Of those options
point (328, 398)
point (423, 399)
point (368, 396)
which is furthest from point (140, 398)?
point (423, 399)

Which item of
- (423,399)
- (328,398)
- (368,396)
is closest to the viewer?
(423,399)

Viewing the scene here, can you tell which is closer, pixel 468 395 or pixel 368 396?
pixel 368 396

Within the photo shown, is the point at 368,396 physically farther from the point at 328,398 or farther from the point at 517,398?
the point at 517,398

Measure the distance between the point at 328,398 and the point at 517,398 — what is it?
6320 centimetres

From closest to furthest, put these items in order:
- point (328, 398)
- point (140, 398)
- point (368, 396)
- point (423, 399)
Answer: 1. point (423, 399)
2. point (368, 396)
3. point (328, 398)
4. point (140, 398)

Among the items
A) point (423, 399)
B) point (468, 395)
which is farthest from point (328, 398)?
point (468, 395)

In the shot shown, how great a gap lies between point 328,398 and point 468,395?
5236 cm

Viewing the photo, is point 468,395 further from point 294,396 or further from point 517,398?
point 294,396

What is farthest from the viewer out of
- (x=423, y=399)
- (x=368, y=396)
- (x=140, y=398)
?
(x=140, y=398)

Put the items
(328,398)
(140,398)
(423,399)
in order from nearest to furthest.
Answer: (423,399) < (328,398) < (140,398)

STATED GOAL: Rewrite every line of the entries above as a JSON array of strings, one string per line, omitting blank lines.

COMPLETE OUTPUT:
[
  "Of those options",
  "point (328, 398)",
  "point (423, 399)",
  "point (368, 396)",
  "which is furthest from point (140, 398)?",
  "point (423, 399)",
  "Which item of",
  "- (423,399)",
  "- (328,398)",
  "- (368,396)",
  "is closest to the viewer?",
  "(423,399)",
  "Viewing the scene here, can you tell which is closer, pixel 468 395 or pixel 368 396?",
  "pixel 368 396",
  "Within the photo shown, is the point at 368,396 physically farther from the point at 328,398 or farther from the point at 517,398?",
  "the point at 517,398",
  "Measure the distance between the point at 328,398 and the point at 517,398 — what is it?",
  "6320 centimetres",
  "From closest to furthest, put these items in order:",
  "- point (328, 398)",
  "- point (140, 398)",
  "- point (368, 396)",
  "- point (423, 399)",
  "Answer: 1. point (423, 399)",
  "2. point (368, 396)",
  "3. point (328, 398)",
  "4. point (140, 398)",
  "Among the items",
  "A) point (423, 399)",
  "B) point (468, 395)",
  "which is farthest from point (328, 398)?",
  "point (468, 395)",
  "In the shot shown, how great a gap lies between point 328,398 and point 468,395?",
  "5236 cm",
  "Viewing the photo, is point 468,395 further from point 294,396 or further from point 517,398?",
  "point 294,396",
  "What is farthest from the viewer out of",
  "- (x=423, y=399)",
  "- (x=368, y=396)",
  "- (x=140, y=398)",
  "?",
  "(x=140, y=398)",
  "Put the items",
  "(328,398)",
  "(140,398)",
  "(423,399)",
  "in order from nearest to furthest.",
  "Answer: (423,399) < (328,398) < (140,398)"
]